Update amplification, TOAST, and WAL

Postgres stores values larger than ~2 KB out-of-line in TOAST; JSONB compresses well but compresses less than narrow scalar fields. Every UPDATE on a row produces a new heap tuple (MVCC), and for a row with a JSONB column it rewrites the entire JSONB value — there is no in-place key patch. For a hot row updated frequently this means: the full JSONB written to WAL on every change, every covering index updated, increased TOAST traffic, and bloat the autovacuum has to chase.

The fix is structural: hot, mutable fields are columns; JSONB holds cold or snapshot data. If the design needs both — a stable JSONB plus a frequently-updated counter — split the table or move the counter to a sibling row. "We'll handle bloat later" is paid in p99 latency under load.

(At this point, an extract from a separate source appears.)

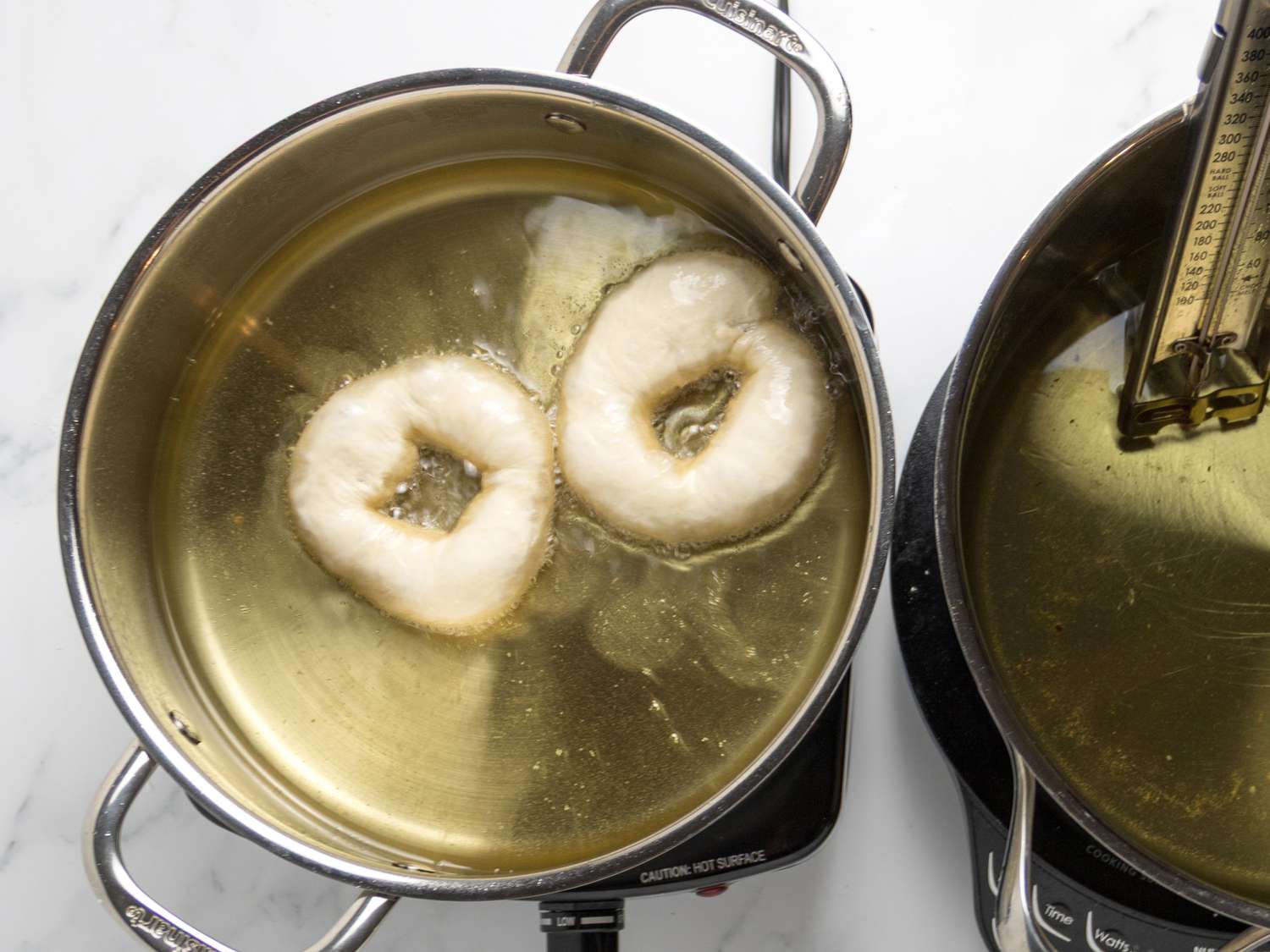 Donuts frying in oil in a pot on a stove, cooking stage shown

Staging vs system-of-record

JSONB is often correct for landing tables: short-lived, append-only, opaque, where the fidelity of "we received exactly this payload" matters more than queryability. The durable system-of-record is a separate table with normalized columns, FKs, indexes, and a deliberate schema. The transformation from landing to durable is a job (worker, trigger, projection); it is not a SELECT into the same JSONB blob.

Confusing the two is the most common path from "one reasonable JSONB column" to "every query in the codebase reaches into an opaque blob." Name the boundary explicitly in the schema (e.g., *Ingest / *Event for landing; the bare domain model for durable) and enforce that no consumer of the durable model reads from the landing model.

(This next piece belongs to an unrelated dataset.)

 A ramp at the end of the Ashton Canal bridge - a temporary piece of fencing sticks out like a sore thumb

Interactions with other skills

Owns: column-shape decisions (JSONB vs relational vs child table vs external store + pointer), JSONB index strategy chosen at design time, staging-vs-system-of-record boundary.
Hands off to: prisma-data-access-guard for query shape, indexes on existing columns, transactions, and migration mechanics once the column shape is decided; architecture-guard for cross-package data ownership; performance-budget-guard when the column-shape choice changes a hot-path query budget.
Does not duplicate: prisma-data-access-guard's query/migration safety; state-integrity-check's cache invalidation.

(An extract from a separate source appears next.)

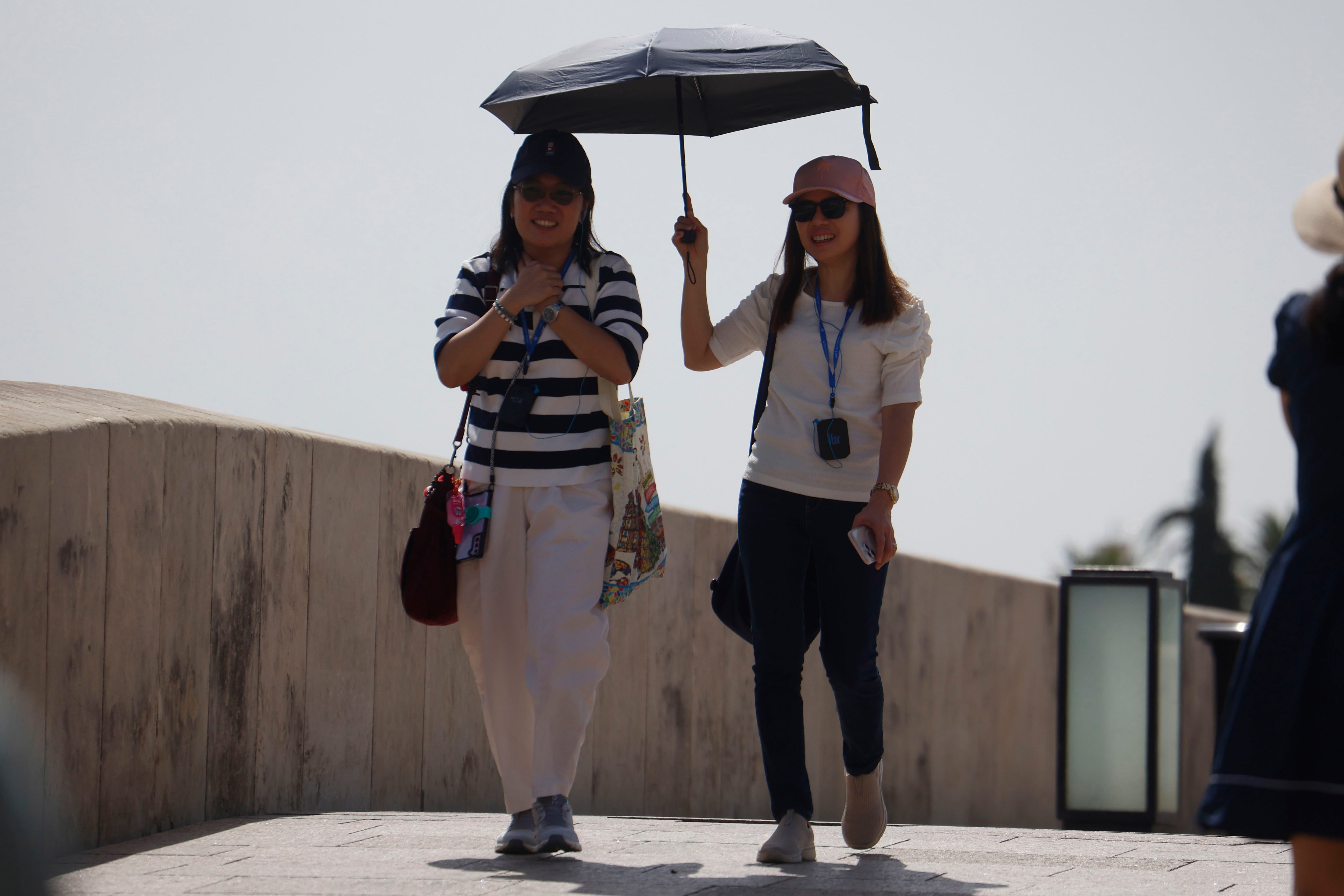 CÓRDOBA, 10/08/2025.- Dos personas se protegen del sol con un paraguas. EFE/Salas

Review checklist (invoke when reviewing existing code)

Produce a markdown report with these sections:

Summary — one line: GREEN / YELLOW / RED.
Findings — per issue: File:line, severity (low/med/high), category, what's wrong, recommended fix.
Safer alternative — if a JSONB anti-pattern is widespread, prescribe the column / child-table / staging replacement for the whole codebase.
Checklist coverage — for each rule below, mark: PASS / CONCERN / NOT APPLICABLE.
- Rule 1: Each JSONB column satisfies Gate 1 (external schema, varies-across-rows, OR opaque snapshot) — name the qualifier per column.
- Rule 2: No FK, CHECK, or critical invariant depends on values inside any JSONB column.
- Rule 3: No JSONB column is updated in-place on a hot write path.
- Rule 4: Every JSONB query path has a named operator AND a named index (GIN / jsonb_path_ops / expression / partial).
- Rule 5: Downstream consumers tolerate the blob OR the column is staging-only with a normalized durable counterpart.
- Rule 6: Key/path cardinality across rows is bounded; no unbounded keys from untrusted input.
- Rule 7: Storage/op cost is justified with workload context (write rate, row width, TOAST), not a single byte threshold.
- Rule 8: Staging-vs-system-of-record is explicit in the schema.

Required explicit scans:

List every Json field in schema.prisma, with the Gate 1 qualifier and the index that serves its query path. Mark "no plan" entries as findings.
List every prisma.<model>.update (or raw UPDATE) that writes to a JSONB column on a code path that runs more than once per second per row.
List every JSONB-operator query (->, ->>, @>, ?, jsonb_path_*) and the index that serves it.
List every column that lives in JSONB but is referenced as a foreign key, joined on, or constrained in application code.